"Yes," he answered, briefly; for the remembrance of what he had lost watching it out was not agreeable to him.
"There was a musical party here," continued Valérie, "but I got away from it, for I like to be alone when the past and the future meet—do not you?"
"No; your past is pure, your future is bright. Mine are not so; I don't want to be stopped to contemplate them."
"Nor are mine, indeed; but the death of an Old Year is sad and solemn to me as the death of a friend, and I like to be alone in its last hour. I wonder," she continued, suddenly, "what this year will bring. I wonder where you and I shall be next New Year's-night?"
Falkenstein laughed, not merrily.
"I shall be in Kensal Green or the Queen's Bench, very likely. Why do you look astonished Miss L'Estrange; one is the destination of everybody in these rooms, and the other probably of one-half of them."
"Don't speak so bitterly—don't give me sad thoughts on my birthday. Oh, how tiresome!" cried Valérie, interrupting herself, "there comes Major D'Orwood."
"To claim you?"
"Yes; I'd forgotten him entirely. I promised to waltz with him an hour ago."
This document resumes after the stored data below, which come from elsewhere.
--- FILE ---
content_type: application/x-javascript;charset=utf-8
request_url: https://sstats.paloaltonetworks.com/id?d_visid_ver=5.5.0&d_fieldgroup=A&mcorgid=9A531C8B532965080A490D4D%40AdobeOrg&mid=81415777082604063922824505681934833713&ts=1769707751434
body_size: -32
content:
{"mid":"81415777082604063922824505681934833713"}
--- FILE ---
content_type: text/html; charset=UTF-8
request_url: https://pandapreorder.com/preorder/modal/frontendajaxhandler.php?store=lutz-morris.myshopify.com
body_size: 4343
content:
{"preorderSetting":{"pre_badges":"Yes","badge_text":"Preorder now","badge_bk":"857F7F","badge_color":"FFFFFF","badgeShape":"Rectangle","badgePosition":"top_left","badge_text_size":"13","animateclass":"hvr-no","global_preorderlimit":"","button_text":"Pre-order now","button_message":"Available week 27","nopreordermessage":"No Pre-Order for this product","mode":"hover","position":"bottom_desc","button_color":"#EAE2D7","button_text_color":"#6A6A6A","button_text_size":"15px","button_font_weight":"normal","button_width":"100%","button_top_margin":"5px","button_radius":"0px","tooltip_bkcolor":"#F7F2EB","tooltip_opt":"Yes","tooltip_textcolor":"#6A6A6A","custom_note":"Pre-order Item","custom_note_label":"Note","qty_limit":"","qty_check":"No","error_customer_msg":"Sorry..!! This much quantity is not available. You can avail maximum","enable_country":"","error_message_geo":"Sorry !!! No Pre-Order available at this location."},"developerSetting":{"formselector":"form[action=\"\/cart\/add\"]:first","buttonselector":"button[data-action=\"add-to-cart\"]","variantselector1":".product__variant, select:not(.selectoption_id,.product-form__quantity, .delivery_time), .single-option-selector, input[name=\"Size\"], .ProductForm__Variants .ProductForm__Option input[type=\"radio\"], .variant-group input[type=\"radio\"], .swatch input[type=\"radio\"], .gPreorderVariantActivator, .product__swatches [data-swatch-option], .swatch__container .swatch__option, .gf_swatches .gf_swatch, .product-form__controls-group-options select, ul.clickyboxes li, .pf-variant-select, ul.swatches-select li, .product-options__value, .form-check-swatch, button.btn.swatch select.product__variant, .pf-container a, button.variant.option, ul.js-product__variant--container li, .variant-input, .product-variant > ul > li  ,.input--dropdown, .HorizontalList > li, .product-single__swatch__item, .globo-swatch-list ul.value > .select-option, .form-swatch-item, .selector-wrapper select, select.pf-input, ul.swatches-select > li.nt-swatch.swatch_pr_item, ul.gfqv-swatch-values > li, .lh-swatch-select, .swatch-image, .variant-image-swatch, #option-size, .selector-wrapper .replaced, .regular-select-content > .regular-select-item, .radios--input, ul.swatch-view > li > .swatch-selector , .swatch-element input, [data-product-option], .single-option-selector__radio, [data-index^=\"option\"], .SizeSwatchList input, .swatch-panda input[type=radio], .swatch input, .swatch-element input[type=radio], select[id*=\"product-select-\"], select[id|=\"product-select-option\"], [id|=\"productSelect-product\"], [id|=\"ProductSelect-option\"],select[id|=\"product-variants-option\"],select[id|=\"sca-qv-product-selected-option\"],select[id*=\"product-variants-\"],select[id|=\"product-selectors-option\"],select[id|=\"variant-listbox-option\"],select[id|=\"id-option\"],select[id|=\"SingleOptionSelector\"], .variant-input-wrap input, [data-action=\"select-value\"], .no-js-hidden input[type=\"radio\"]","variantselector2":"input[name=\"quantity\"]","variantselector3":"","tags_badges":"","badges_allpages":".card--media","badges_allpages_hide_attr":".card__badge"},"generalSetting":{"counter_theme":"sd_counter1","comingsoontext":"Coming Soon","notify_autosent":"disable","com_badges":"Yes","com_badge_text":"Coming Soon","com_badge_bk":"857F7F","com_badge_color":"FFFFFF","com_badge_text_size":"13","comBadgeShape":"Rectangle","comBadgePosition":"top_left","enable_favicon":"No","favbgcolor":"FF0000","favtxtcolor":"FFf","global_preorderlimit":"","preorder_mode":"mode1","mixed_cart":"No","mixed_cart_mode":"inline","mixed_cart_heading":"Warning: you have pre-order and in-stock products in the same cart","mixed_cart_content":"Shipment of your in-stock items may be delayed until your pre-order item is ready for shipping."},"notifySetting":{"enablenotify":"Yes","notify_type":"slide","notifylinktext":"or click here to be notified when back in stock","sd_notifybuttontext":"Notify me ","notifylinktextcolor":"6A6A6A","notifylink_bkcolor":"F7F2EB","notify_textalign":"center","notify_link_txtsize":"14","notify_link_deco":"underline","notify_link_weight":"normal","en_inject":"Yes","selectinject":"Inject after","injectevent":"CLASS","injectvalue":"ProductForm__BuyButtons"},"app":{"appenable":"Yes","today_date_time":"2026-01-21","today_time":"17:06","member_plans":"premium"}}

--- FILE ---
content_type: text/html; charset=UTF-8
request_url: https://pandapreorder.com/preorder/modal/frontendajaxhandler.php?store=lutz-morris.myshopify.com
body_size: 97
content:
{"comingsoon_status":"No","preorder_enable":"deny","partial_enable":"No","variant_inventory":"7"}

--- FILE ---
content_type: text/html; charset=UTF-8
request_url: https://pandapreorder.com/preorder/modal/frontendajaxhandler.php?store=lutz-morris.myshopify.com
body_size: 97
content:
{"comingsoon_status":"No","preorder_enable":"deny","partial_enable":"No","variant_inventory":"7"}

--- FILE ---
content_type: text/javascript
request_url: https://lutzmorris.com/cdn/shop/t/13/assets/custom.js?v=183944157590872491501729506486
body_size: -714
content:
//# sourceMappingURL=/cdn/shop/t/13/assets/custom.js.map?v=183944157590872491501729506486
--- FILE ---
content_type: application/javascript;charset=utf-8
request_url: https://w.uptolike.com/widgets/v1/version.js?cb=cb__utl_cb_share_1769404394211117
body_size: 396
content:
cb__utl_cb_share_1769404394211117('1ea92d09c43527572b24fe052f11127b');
"What the devil brought you here to interrupt us?" thought Falkenstein, as the Guardsman lisped a reproof at Valérie's cruelty, and gave her his arm back to the ball-room. Waldemar stopped her, however, engaged her for the next, and sauntered through the room on her other side. He waltzed a good deal with her, paying her that sort of attention which Falkenstein knew how to make the softest and subtlest homage a woman could have. Amused himself, he amused her with his brilliant and pointed wit, so well, that Valérie L'Estrange told him, when he bid her good night, that she had never enjoyed any birthday so much.